"I'm going to dress," she said.

In her room she had a fancy to put on her "freak" dress. It was of gold

tissue with little trousers of the same, tightly drawn in at the

ankles, a page's cape slung from the shoulders, little gold shoes, and

a gold-winged Mercury helmet; and all over her were tiny gold bells,

especially on the helmet; so that if she shook her head she pealed. When

she was dressed she felt quite sick because Jon could not see her; it

even seemed a pity that the sprightly young man Michael Mont would not

have a view. But the gong had sounded, and she went down.

She made a sensation in the drawing-room. Winifred thought it "Most

amusing." Imogen was enraptured. Jack Cardigan called it "stunning,"

"ripping," "topping," and "corking."

Monsieur Profond, smiling with his eyes, said: "That's a nice small

dress!" Her mother, very handsome in black, sat looking at her, and said

nothing. It remained for her father to apply the test of common sense.

"What did you put on that thing for? You're not going to dance."

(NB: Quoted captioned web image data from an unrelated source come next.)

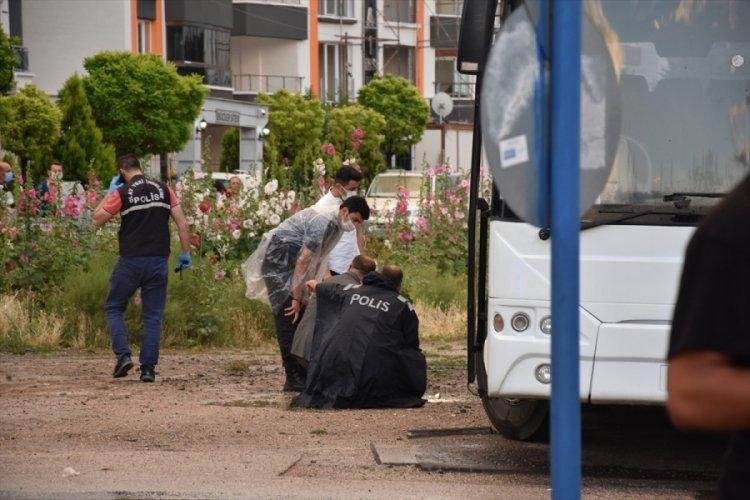 Otobüsün altında kalan 90 yaşındaki adam öldü!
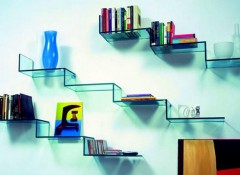 Преимущества, недостатки и особенности применения стеклянных полок на стену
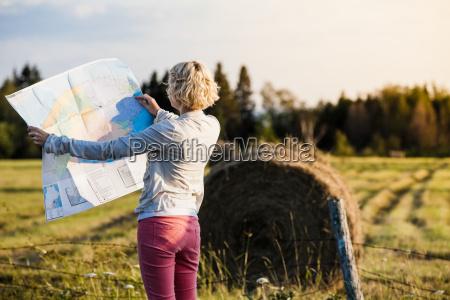 mujer perdida en una escena rural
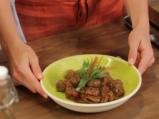 Телешко рагу с билки и маслини 6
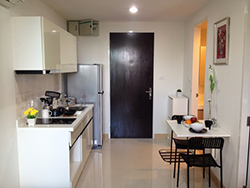apartment for rent near The Room Sukhumvit 64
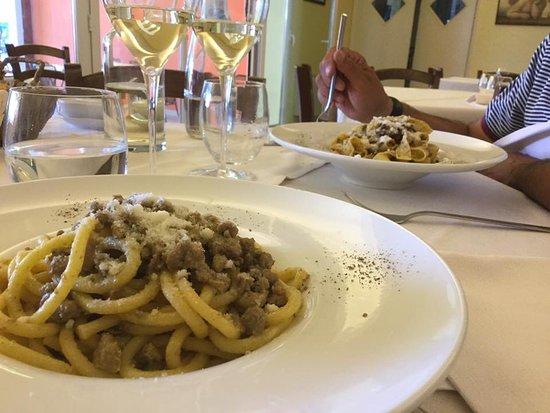 Creazzo, إيطاليا: I due primi descritti Bigoli in salsa d'anitra & Tagliatelle al ragù di colombetto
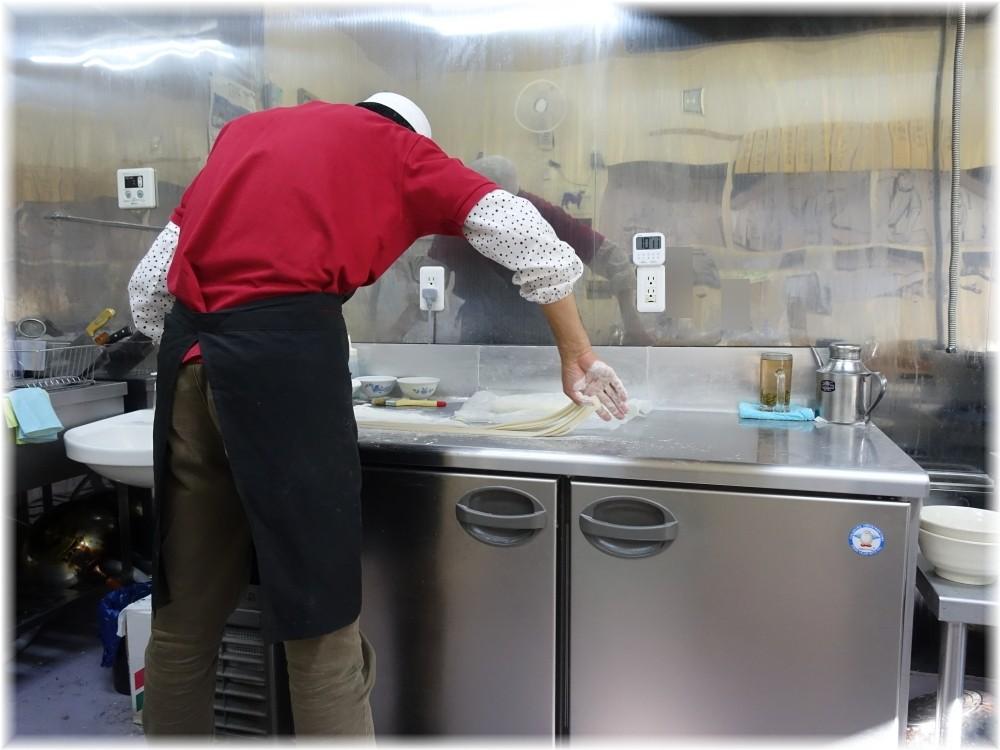 ザムザムの泉 麺打ち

Fleur spun round, and the bells pealed.

"Caprice!"

Soames stared at her, and, turning away, gave his arm to Winifred. Jack

Cardigan took her mother. Prosper Profond took Imogen. Fleur went in by

herself, with her bells jingling....

The "small" moon had soon dropped down, and May night had fallen soft

and warm, enwrapping with its grape-bloom colour and its scents the

billion caprices, intrigues, passions, longings, and regrets of men and

women. Happy was Jack Cardigan who snored into Imogen's white shoulder,

fit as a flea; or Timothy in his "mausoleum," too old for anything

but baby's slumber. For so many lay awake, or dreamed, teased by the

criss-cross of the world.

The dew fell and the flowers closed; cattle grazed on in the river

meadows, feeling with their tongues for the grass they could not see;

and the sheep on the Downs lay quiet as stones. Pheasants in the tall

trees of the Pangbourne woods, larks on their grassy nests above the

gravel-pit at Wansdon, swallows in the eaves at Robin Hill, and the

sparrows of Mayfair, all made a dreamless night of it, soothed by the

lack of wind. The Mayfly filly, hardly accustomed to her new quarters,

scraped at her straw a little; and the few night-flitting things--bats,

moths, owls--were vigorous in the warm darkness; but the peace of night

lay in the brain of all day-time Nature, colourless and still. Men and

women, alone, riding the hobby-horses of anxiety or love, burned their

wavering tapers of dream and thought into the lonely hours.